Stress concentration - in the theory of elasticity, the concentration of large stresses in small areas adjacent to places with a sharp change in the shape of the surface or section of the deformed body. The factors determining the stress concentration (stress concentrators) can be holes, cavities, cracks, undercuts, notches, angles, protrusions, sharp edges, threads, as well as various surface irregularities (risks, scratches, marks, surface roughness of welds, etc.).
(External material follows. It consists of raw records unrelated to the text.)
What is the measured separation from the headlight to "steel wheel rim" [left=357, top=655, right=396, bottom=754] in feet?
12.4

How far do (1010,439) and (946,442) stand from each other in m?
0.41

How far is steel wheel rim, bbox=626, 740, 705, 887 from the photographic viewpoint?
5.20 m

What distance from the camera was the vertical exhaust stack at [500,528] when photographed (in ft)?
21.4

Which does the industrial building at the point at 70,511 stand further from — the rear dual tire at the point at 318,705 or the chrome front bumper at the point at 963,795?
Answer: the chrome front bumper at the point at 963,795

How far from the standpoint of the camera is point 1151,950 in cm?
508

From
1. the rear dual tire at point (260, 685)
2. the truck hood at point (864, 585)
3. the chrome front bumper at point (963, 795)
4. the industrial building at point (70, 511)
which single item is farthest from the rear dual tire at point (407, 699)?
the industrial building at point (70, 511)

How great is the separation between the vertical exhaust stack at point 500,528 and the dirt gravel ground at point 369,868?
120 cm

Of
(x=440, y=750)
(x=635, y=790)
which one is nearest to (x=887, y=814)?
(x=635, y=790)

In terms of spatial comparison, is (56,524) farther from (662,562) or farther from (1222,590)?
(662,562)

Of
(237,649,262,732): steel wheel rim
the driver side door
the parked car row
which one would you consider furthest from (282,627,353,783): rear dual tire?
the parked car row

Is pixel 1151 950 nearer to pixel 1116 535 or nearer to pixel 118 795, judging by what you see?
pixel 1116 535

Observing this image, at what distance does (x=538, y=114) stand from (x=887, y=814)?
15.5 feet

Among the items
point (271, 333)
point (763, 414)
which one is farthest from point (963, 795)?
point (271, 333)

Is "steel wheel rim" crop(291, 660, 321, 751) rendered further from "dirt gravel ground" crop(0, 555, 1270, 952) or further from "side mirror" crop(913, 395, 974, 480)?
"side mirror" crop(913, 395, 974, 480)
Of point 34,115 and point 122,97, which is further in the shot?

P.).

Stress concentrators are local sharp changes in the uniformity (shape and, therefore, stiffness) of a structure, leading to a sharp local (local) increase in stress in the structure.

The technical result of the claimed utility model is to eliminate this drawback by increasing the strength of the structure at the junction of the retaining ribs with the shoulders, improving performance.

The technical result is achieved by the fact that in the profile element, made in cross-section in the form of a contour, where the corner sections are made in the form of retaining ribs with shoulders, and T-shaped grooves are formed on the faces, according to the utility model, the internal angles of the T-shaped grooves in the joints retaining ribs with shoulders are rounded.

The rounding radius of the corners is in the range from 0.1 to 4 mm.

The implementation of the internal corners of the T-groove and the corners around the perimeter of the profile element rounded allows you to reduce the effect of stress concentration, improve the performance of the profile and increase the fracture resistance.

A similar technique for using fillets to remove stress concentrators is the use of fillets on shafts with a step change in their diameters. Moreover, the maximum stresses increase sharply with decreasing fillet radius.

Fulfillment of rounded internal corners allows optimal distribution of stresses over the area of the groove contour.

The maximum groove size does not allow rounding of the internal corners with a radius of more than 4 mm, since this will interfere with the connection of the profiles in a single structure. In addition, at the joints, as a rule, no stresses are created that require more than 4 mm for their distribution along the radius contour. When the radius of the rounding of the inner corners is less than 0.1 mm, the claimed positive effect is not achieved, since the radius of the rounding is less than 0.1 mm as close to the right angle and the voltage is not distributed along the contour of the groove, as well as rounding with such a radius is difficult to perform technologically.

The essence of the claimed utility model is illustrated in the figure:

Fig. 1 shows a cross section of a profile element;

Fig. 2 shows a breakout A of the cross section of the profile element.

A profile element made in the section in the form of a contour, where the corner sections are made in the form of retaining ribs 1 with shoulders 2, and T-grooves 3 are formed on the faces, and the inner corners 4 of T-grooves 3 at the junction of the retaining ribs 1 with the shoulders 2 are rounded.

The radius R of the rounding of the corners 4 is performed in the range from 0.1 to 4 mm.

The profile element can be made in cross section in the form of a triangle, a quadrangle, or a polygon with voids. Rounded can be made all the angles inside the T-groove, as well as external angles along the perimeter of the contour.

Claims (2)

1. A profile element made in the cross section in the form of a contour, where the corner sections are made in the form of retaining ribs with shoulders, and T-shaped grooves are formed on the faces, characterized in that the internal angles of the T-shaped grooves at the junction of the retaining ribs with the shoulders are made rounded. 2. The profile element according to claim 1, characterized in that the rounding radius of the corners is in the range from 0.1 to 4 mm.